=== TEXTO EXTRAÍDO ===

Textos publicados pela autora

Pergunta:

Gostaria de saber se, na frase «deixamos a tradicional estrutura baseada em dois serviços», o adjetivo tradicional seria considerado um modificador, ou um predicativo do objeto direto.

Obrigada.

Resposta:

Na frase, tradicional é um modificador do nome.

1. Pode ser suprimido:

«Deixamos a estrutura»
«*O presidente achou 1 a estrutura»

2. Integra, com o nome estrutura, um único constituinte, podendo ser, por isso, pronominalizável:

«Deixamos a tradicional estrutura»
«Deixamo-la»

De notar que num predicado verbo-nominal estão em causa dois constituintes:

«O presidente considerou a estrutura tradicional»
                                       OD          Predicativo OD

3. O modificador pode ser anteposto ou posposto ao nome; o predicativo do complemento dire{#c|}to é sempre posposto:

«Deixamos a tradicional estrutura»
«Deixamos a estrutura tradicional»
«O presidente achou a estrutura tradicional»
«*O presidente achou a tradicional estrutura»

1 Achar enquanto sin{#ó|ô}nimo de julgar.

Pergunta:

Li uma frase e fiquei com dúvida sobre o verbo. A frase é: «Cabe a vós investigar.»

1. A frase está correcta?

2. Existe uma regra para o verbo concordar ou não com o sujeito?

3. A construção «cabe a eles investigarem o caso», com o verbo a concordar com o sujeito, parece-me mais correcta.

Resposta:

1. Diz-se cabe-vos/cabe-lhes; a vós/a eles podem figurar como redobro:

 

«Cabe-vos a vós»; «Cabe-lhes a eles»
«Já o batismo das suas cadeiras com os nomes preclaros e saudosos da ficção, da lírica, da crítica e da eloquência nacionais é indício de que a tradição é o seu primeiro voto. Cabe-vos fazer com que ele perdure.» Machado de Assis, Textos Críticos

 

2. Sim, o sujeito e o verbo partilham os mesmos valores de pessoa e número.

3. A vós/vos e a eles/lhes não têm a função de sujeito, mas de complemento indirecto. Vale a pena rever:

Pronomes pessoais:

1— com função de complemento indirecto sem preposição: 

me, te, lhe, nos, vos, lhes;
 
2— com função de complemento indirecto com preposição:
(a) mim, (a) ti, (a) si, ele, ela; (a) nós, (a) vós; (a) si, eles, elas

 

Pergunta:

Tenho uma questão relacionada com literatura, mais propriamente com a classificação do narrador. Será errado referir-se ao narrador como presente e ausente, ou será mais correcto dizer-se participante ou não participante, uma vez que um narrador está obrigatoriamente presente na história, pois é sempre ele que a relata?

Resposta:

1. Os termos presente vs. ausente e participante vs. não participante recebem definição equivalente nos manuais escolares. Os estudos narratológicos estruturalistas (na esteira de Genette, 1972) usam os termos heterodiegético vs. auto/homodiegético (ver «Textos relacionados»).

2. A presença ou ausência do narrador não diz respeito a nenhuma materialização ontológica, mas ao facto de o discurso apresentar, ou não, marcas de primeira pessoa, que não estejam estritamente integradas em discurso relatado (directo, indirecto ou indirecto livre), designadamente, formas pronominais e verbos (perceptivos, volitivos, epistémicos, etc.) na primeira pessoa (do singular ou do plural). Pense-se no narrador ausente como um "narrador nulo": é como se a história se contasse a si própria.

===

EXERCÍCIOS:
1. Segundo o texto extraído, que termos os estudos narratológicos estruturalistas usam para classificar o narrador?
2. Transcreva literalmente o trecho do texto extraído que começa em "3. A construção" e termina em "pessoa e número.".

=== LINHAS DE DADOS ===

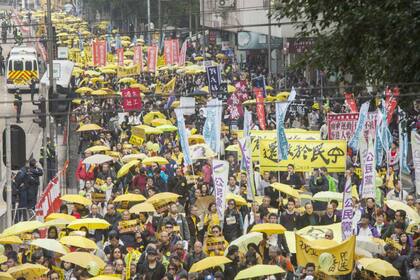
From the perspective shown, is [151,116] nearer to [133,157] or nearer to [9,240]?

===

RESPOSTAS POR EXERCÍCIO:
1. Os termos heterodiegético vs. auto/homodiegético.

2.
3. A construção «cabe a eles investigarem o caso», com o verbo a concordar com o sujeito, parece-me mais correcta.

Resposta:

1. Diz-se cabe-vos/cabe-lhes; a vós/a eles podem figurar como redobro:

 

«Cabe-vos a vós»; «Cabe-lhes a eles»
«Já o batismo das suas cadeiras com os nomes preclaros e saudosos da ficção, da lírica, da crítica e da eloquência nacionais é indício de que a tradição é o seu primeiro voto. Cabe-vos fazer com que ele perdure.» Machado de Assis, Textos Críticos

 

2. Sim, o sujeito e o verbo partilham os mesmos valores de pessoa e número.